WORK TO BE COMPLETED: Can you reproduce every one of the items below word for word, leaving the pictures out?

* BEGIN *

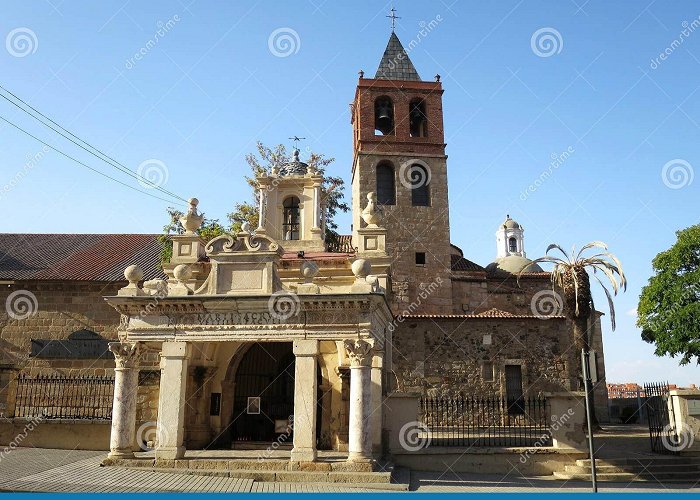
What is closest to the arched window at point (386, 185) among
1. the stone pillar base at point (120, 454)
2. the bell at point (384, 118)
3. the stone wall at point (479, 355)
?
the bell at point (384, 118)

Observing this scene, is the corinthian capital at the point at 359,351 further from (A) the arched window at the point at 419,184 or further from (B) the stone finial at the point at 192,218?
(A) the arched window at the point at 419,184

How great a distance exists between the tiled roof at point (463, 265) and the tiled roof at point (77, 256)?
15.6 metres

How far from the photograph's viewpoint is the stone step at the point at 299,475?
12.3 m

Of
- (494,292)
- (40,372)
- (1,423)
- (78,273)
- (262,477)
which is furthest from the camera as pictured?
(494,292)

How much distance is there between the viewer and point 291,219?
66.9 ft

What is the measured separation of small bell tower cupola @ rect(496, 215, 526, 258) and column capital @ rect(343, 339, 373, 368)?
110 ft

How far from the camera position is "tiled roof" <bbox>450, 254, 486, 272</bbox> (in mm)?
32194

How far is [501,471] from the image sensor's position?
49.1 ft

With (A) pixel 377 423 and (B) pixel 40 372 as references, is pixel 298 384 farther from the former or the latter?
(B) pixel 40 372

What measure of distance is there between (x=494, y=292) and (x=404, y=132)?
10.1 m

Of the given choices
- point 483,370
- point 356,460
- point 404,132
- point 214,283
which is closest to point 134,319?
point 214,283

* END *

COMPLETED TASK:
What is closest to the arched window at point (386, 185) among
1. the stone pillar base at point (120, 454)
2. the bell at point (384, 118)
3. the stone wall at point (479, 355)
?
the bell at point (384, 118)

Observing this scene, is the corinthian capital at the point at 359,351 further from (A) the arched window at the point at 419,184 or further from (B) the stone finial at the point at 192,218?
(A) the arched window at the point at 419,184

How great a distance exists between the tiled roof at point (463, 265) and the tiled roof at point (77, 256)?
15.6 metres

How far from the photograph's viewpoint is the stone step at the point at 299,475?
12.3 m

Of
- (494,292)
- (40,372)
- (1,423)
- (78,273)
- (262,477)
which is furthest from the camera as pictured?
(494,292)

How much distance is there between the viewer and point 291,219?
66.9 ft

What is the measured separation of small bell tower cupola @ rect(496, 215, 526, 258) and column capital @ rect(343, 339, 373, 368)?
110 ft

How far from the camera position is "tiled roof" <bbox>450, 254, 486, 272</bbox> (in mm)?
32194

How far is [501,471] from the image sensor's position?
49.1 ft

With (A) pixel 377 423 and (B) pixel 40 372 as references, is pixel 298 384 farther from the former or the latter?
(B) pixel 40 372

What measure of distance is there between (x=494, y=292) and (x=404, y=132)?
10.1 m

Of the given choices
- point 483,370
- point 356,460
- point 404,132
- point 214,283
which is closest to point 134,319?
point 214,283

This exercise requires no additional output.